L’objectif principal de cette thèse est de définir un modèle de communications M2M sécurisées, basé sur des solutions légères de sécurité, peu consommatrices d’énergie, distribuées, largement déployées en permettant la communication entre les appareils (ou machines) de différents réseaux du domaine des dispositifs M2M.
La blockchain permet d’enregistrer toutes les transactions dans une base de données partagée ou un registre distribué (Distributed Ledger). Toute modification peut être facilement détectée. En théorie, la blockchain peut fournir des services de tels que l’intégrité, l’authentification et l’autorisation d’accès. Cependant, il y a des défis à surmonter lorsqu’elle est utilisée dans des contextes M2M/IoT, en raison des difficultés d’extension ou de mise à l’échelle (scalabilité), et des contraintes imposées par les ressources limitées des appareils utilisés.
Il s’agit d’étudier à travers cette thèse, la capacité de la technologie blockchain à répondre aux problèmes de sécurité dans les communications M2M dans l’IoT. Avant cela, il faut examiner les contraintes et les défis de sécurité posés par les communications M2M.
Le but final étant de proposer une architecture de sécurité légère et appropriée pour les communications M2M, avec de bonnes performances en termes de stockage, de temps d’exécution et d’énergie comparativement aux approches de sécurité traditionnelles.

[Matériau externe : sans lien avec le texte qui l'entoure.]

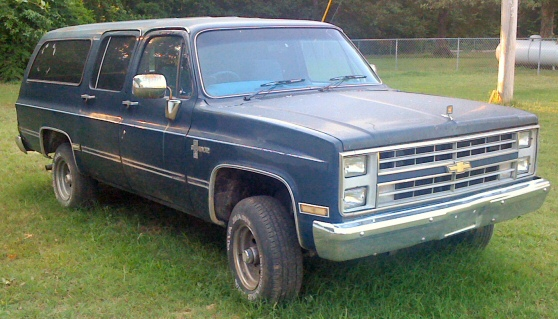 Picture of 1985 CHEVY SUBURBAN 4X4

La sécurité des applications M2M/IoT pose un défi majeur en raison de leur déploiement étendu, de leur décentralisation et de la diversité des dispositifs. Les solutions de sécurité traditionnelles peuvent ne pas convenir en raison des contraintes de ressources des dispositifs. Pour remédier à cela, nous proposons un mécanisme léger d’authentification et d’autorisation basé sur une blockchain privée pour sécuriser les communications sans fil M2M au niveau du domaine réseau. Cette intégration garantit un stockage sécurisé des données tout en préservant leur intégrité et leur disponibilité. Notre étude comprend une analyse des protocoles de sécurité M2M sans fil, une description de l’architecture de communication standard, ainsi qu’une présentation détaillée du schéma d’authentification pour les dispositifs M2M. Nous évaluons les performances de ce schéma via des simulations expérimentales et le comparons à d’autres protocoles similaires. Enfin, nous discutons des avantages de notre approche et des futures directions de recherche.
Alors que le premier article proposait un mécanisme d’authentification basé sur une blockchain privée pour sécuriser les communications M2M au niveau du domaine des dispositifs, ses résultats ont mis en lumière des défis de scalabilité inhérents aux solutions basées sur une seule blockchain. En effet, les dispositifs M2M, caractérisés par leurs ressources limitées, peuvent rencontrer des difficultés à gérer les exigences computationnelles des blockchains traditionnelles. Pour aborder cette problématique, le deuxième article de cette thèse présente une approche novatrice reposant sur l’intégration de deux blockchains (mainchain et sidechain) au sein d’un réseau de base stations situé au niveau de la périphérie, plus proche du champ de détection M2M. Cette architecture offre plusieurs avantages, notamment la réduction des délais de traitement et la possibilité de contrôler précocement les dispositifs.
Dans le contexte des réseaux sans fil M2M, les communications multi-sauts sont reconnues pour leur efficacité énergétique supérieure par rapport aux communications directes ou à saut unique. Toutefois, dans les réseaux de communication multi-sauts, les nœuds de relais intermédiaires introduisent un nouveau degré de vulnérabilité aux menaces de sécurité. Pour répondre à ce défi, cet article propose un protocole de communication multi-sauts sécurisé et économe en énergie pour les réseaux sans fil M2M. Ce protocole repose sur l’intégration d’une blockchain à deux couches avec une intégration de sidechain, positionnée au niveau du bord du réseau. Il vise à garantir une authentification sécurisée dès la phase préliminaire, permettant ainsi une communication efficace entre les appareils M2M via des relais intermédiaires en mode multi-sauts. Cette approche offre une sécurité renforcée pour les communications M2M, tout en minimisant la consommation d’énergie et les surcharges computationnelles et de stockage.